(Scene-based spatial questions)
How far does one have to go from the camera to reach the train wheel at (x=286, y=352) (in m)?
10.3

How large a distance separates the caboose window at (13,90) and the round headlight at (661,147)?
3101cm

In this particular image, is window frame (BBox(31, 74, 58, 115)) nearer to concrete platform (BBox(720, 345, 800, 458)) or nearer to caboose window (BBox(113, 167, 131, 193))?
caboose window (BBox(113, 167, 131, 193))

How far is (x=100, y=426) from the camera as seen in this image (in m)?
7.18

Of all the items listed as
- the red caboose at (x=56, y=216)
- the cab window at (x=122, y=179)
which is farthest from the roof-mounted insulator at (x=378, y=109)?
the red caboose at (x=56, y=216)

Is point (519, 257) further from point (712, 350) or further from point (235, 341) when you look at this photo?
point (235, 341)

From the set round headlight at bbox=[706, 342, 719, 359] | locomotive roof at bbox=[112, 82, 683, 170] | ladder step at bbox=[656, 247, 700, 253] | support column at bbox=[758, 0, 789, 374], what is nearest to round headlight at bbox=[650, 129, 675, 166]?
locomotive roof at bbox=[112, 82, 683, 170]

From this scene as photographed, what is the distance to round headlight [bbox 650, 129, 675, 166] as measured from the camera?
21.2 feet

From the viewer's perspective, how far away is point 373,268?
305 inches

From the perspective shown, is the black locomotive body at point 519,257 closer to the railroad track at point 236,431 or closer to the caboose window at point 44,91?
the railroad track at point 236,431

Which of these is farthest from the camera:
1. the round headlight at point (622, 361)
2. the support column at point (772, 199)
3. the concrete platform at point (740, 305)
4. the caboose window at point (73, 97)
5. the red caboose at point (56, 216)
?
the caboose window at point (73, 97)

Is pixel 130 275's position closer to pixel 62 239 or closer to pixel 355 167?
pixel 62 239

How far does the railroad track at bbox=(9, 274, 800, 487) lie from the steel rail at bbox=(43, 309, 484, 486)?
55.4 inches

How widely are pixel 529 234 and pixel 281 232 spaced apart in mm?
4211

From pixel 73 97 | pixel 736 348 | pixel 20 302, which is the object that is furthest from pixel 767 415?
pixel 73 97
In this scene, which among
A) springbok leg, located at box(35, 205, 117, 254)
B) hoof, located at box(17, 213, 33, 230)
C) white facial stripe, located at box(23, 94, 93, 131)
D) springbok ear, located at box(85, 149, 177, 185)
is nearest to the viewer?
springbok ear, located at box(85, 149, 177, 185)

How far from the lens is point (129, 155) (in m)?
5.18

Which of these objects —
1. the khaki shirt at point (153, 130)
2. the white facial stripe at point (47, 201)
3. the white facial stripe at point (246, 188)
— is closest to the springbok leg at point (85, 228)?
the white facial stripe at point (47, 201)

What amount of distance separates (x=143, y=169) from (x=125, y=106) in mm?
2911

→ **WORK INSTRUCTIONS**: Please rewrite the records from the line containing "Which of these objects —" through the end of the records, replacing "khaki shirt" with "tan shirt" and changing nothing else.

→ **EXERCISE OUTPUT**:
Which of these objects —
1. the tan shirt at point (153, 130)
2. the white facial stripe at point (47, 201)
3. the white facial stripe at point (246, 188)
— is closest to the springbok leg at point (85, 228)?
the white facial stripe at point (47, 201)

What amount of distance separates (x=143, y=169) from (x=125, y=106) in mm?
2911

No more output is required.